Current studies suggest that miRNAs could be used as biomarkers. Papanota et al. found that the circulating levels of miR-143-3p, miR-17-5p, miR-214-3p and miR-335-5p were significantly higher in the blood plasma of MM patients with MMBD (multiple myeloma bone disease) compared to those without, and these miRNAs could be used as biomarkers to accurately predict MMBD [47]. Tewari et al. found that miR-10b, miR-126-5p, miR-143, miR-146b, miR-21-5p, miR-221, miR-223 and miR-30b-5p were expressed at significantly different levels in circulating skeletal muscle of Piedmontese cattle at different ages, and miR-23a and miR-126-5p could bind Myostatin to directly regulate the growth state of skeletal muscle [48]. In our previous studies, we found significant differences in the expression levels of miR-143, CUX1 and KRT71 in Hu sheep with small waves and large waves, respectively [21,22,23]. In this study, we also examined the mRNA and protein expression levels in small waves and straight wool, the findings of which were consistent with the previous results. Since the expression trend of miR-143 is opposite to that of CUX1 and KRT71, we hypothesized that miR-143 might be able to mediate the role of CUX1 and KRT71 in hair follicle development. As far as we know, CUX1 and KRT71 have been reported to be involved in hair bending. Therefore, we speculated that miR-143 could be used as a biomarker for wool curvature, and these results provided a basis for further studies on miR-143-assisted lamb breeding in Hu sheep.

CUX1 is a transcription factor that regulates the cell cycle and plays an important role in the developmental cycle of several tissues. In particular, the expression of this gene affects the cell cycle regulation of hair growth in mice, and the loss of its exon (termed CUX1ΔCR1) leads to hair bending [10,49,50]. To explore the function of CUX1 in the function in vivo, Luong and Ellis separately mutated different C-terminal positions of CUX1. The results show that mutant mice are born with growth retardation and abnormal hair development, suggesting that CUX1 is required for dermal developmental functions [51,52]. The keratin family has long been shown to be closely associated with hair follicle development and hair growth, and KRT71 has also received attention as a member of this family. Fujimoto et al. [53] first discovered that a missense mutation was associated with hair loss, and identified that this gene was an important determining factor in mammalian hair growth. Previous research has shown that mutations in KRT71 could be identified in dogs and mice; it was expressed in the inner root sheath and caused hair bending [54]. In fact, we did not specifically detect the mutations of KRT71 in Hu sheep. KRT71 was used as a target gene for miR-143 in this experiment, and its expression was significantly different in straight wool and small waves. However, we did not detect the protein expression of KRT71 in dermal papilla cells, which suggests that miR-143 could not target KRT71 to regulate dermal papilla cells’ proliferation. Therefore, we suggest that there may be another mechanism that regulates hair bending as a target gene of miRNA in other hair follicle cells.
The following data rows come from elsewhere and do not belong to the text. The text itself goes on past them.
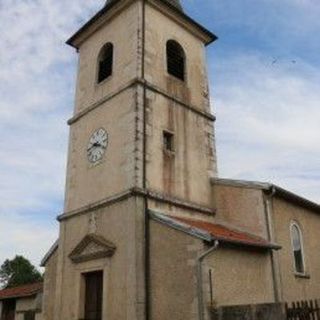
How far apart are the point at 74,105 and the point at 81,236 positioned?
225 inches

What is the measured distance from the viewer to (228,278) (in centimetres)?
1251

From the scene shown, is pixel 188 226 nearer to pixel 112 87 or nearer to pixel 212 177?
pixel 212 177

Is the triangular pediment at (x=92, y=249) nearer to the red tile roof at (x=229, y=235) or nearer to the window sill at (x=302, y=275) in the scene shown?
the red tile roof at (x=229, y=235)

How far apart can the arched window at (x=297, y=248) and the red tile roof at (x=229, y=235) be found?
2234 mm

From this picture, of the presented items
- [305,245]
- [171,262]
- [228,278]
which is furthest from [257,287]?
[305,245]

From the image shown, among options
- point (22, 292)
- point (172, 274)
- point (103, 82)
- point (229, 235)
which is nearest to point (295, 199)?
point (229, 235)

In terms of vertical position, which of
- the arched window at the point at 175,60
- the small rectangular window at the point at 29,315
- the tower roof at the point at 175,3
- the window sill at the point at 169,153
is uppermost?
the tower roof at the point at 175,3

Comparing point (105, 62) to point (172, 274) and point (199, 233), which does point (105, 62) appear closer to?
point (199, 233)

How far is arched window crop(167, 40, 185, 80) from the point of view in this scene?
1792 cm

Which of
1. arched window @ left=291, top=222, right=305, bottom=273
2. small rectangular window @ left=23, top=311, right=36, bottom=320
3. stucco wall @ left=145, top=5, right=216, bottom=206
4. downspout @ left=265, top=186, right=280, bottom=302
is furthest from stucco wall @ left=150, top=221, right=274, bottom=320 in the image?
small rectangular window @ left=23, top=311, right=36, bottom=320

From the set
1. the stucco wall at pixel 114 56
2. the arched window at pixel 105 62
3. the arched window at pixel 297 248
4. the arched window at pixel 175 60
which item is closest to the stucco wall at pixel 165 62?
the arched window at pixel 175 60

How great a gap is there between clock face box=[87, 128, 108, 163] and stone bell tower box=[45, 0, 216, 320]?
0.04m

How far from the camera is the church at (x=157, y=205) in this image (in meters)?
12.7

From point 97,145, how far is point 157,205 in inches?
138
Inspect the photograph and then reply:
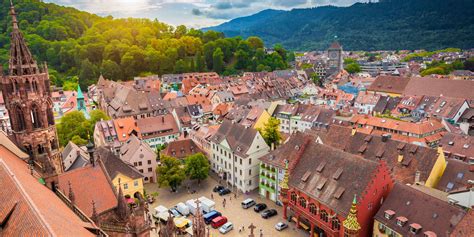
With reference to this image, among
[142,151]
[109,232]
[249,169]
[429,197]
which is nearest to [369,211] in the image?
[429,197]

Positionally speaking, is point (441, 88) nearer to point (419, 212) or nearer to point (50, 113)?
point (419, 212)

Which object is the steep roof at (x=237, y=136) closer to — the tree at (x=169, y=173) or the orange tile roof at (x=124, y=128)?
the tree at (x=169, y=173)

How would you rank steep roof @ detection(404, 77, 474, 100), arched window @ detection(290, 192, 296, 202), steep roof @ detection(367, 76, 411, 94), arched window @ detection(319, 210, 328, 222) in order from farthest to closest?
steep roof @ detection(367, 76, 411, 94)
steep roof @ detection(404, 77, 474, 100)
arched window @ detection(290, 192, 296, 202)
arched window @ detection(319, 210, 328, 222)

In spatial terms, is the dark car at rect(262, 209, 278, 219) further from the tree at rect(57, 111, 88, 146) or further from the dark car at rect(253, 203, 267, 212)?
the tree at rect(57, 111, 88, 146)

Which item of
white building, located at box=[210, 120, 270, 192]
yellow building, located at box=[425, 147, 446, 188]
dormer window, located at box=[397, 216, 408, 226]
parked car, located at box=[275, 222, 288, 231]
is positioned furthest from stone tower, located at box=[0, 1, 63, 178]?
yellow building, located at box=[425, 147, 446, 188]

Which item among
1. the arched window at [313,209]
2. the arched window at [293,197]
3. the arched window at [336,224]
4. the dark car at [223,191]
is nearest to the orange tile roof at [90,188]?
the arched window at [313,209]

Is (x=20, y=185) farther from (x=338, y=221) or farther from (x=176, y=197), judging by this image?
(x=176, y=197)

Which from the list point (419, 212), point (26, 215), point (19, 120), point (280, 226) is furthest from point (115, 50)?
point (26, 215)

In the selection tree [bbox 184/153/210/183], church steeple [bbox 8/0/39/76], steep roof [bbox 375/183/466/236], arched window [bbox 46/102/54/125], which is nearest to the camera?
church steeple [bbox 8/0/39/76]
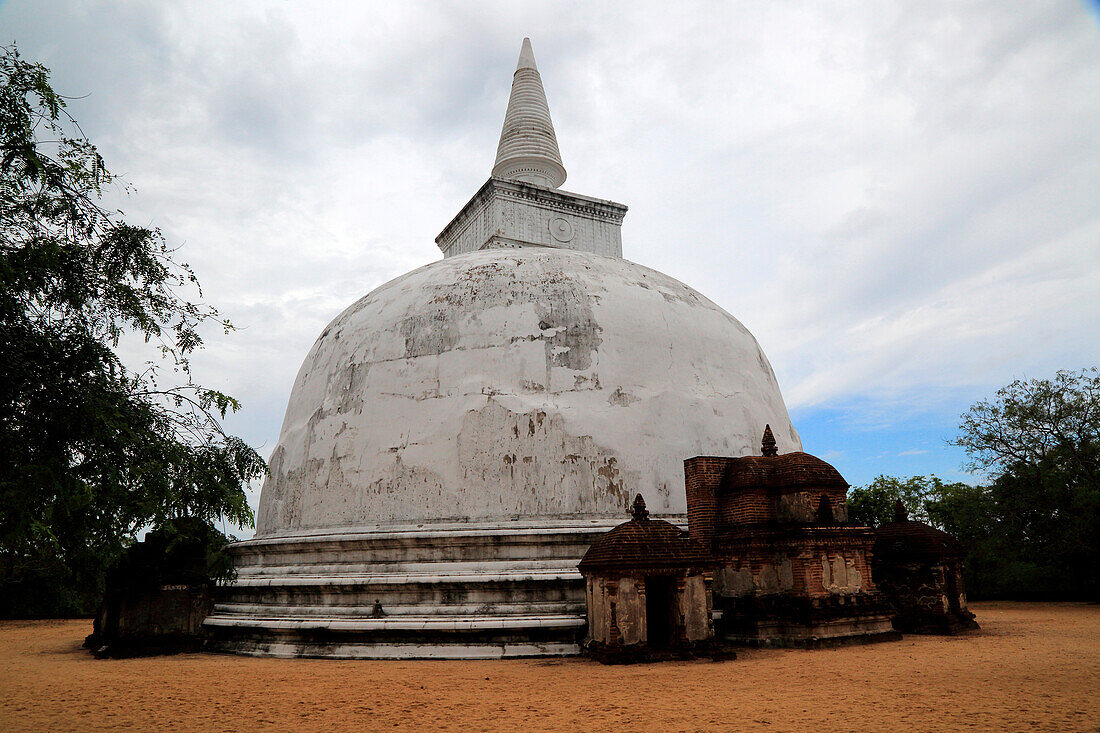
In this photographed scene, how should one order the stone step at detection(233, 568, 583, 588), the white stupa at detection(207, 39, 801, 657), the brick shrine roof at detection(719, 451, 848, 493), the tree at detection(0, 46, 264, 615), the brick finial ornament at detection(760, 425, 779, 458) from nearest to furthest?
the tree at detection(0, 46, 264, 615)
the stone step at detection(233, 568, 583, 588)
the white stupa at detection(207, 39, 801, 657)
the brick shrine roof at detection(719, 451, 848, 493)
the brick finial ornament at detection(760, 425, 779, 458)

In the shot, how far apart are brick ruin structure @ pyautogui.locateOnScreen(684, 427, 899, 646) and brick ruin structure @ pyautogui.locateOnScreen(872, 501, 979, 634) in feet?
5.04

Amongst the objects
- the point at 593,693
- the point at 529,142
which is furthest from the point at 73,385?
the point at 529,142

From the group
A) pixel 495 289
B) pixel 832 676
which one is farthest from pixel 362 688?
pixel 495 289

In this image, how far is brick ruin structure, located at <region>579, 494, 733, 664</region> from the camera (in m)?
9.20

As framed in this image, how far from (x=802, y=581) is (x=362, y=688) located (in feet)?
20.1

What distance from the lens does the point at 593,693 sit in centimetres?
727

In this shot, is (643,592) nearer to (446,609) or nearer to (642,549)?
(642,549)

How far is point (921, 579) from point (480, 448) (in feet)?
25.8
In conclusion, this study revealed that miR-143, KRT71 and CUX1 were significantly differentially expressed in straight wool, and miR-143 had the opposite expression trend with both of KRT71 and CUX1. Moreover, miR-143 was identified to inhibit dermal papilla cells’ proliferation. Dual-luciferase assays showed that miR-143 could directly target KRT71 and CUX1. Overall, miR-143 could target CUX1 to regulate the proliferation of dermal papilla cells in Hu sheep, and the cell proliferation might lead to wool curvature, which affects the quality of the lambskin. Our findings may help us better understand the regulatory mechanism of miRNA associated with wool curvature.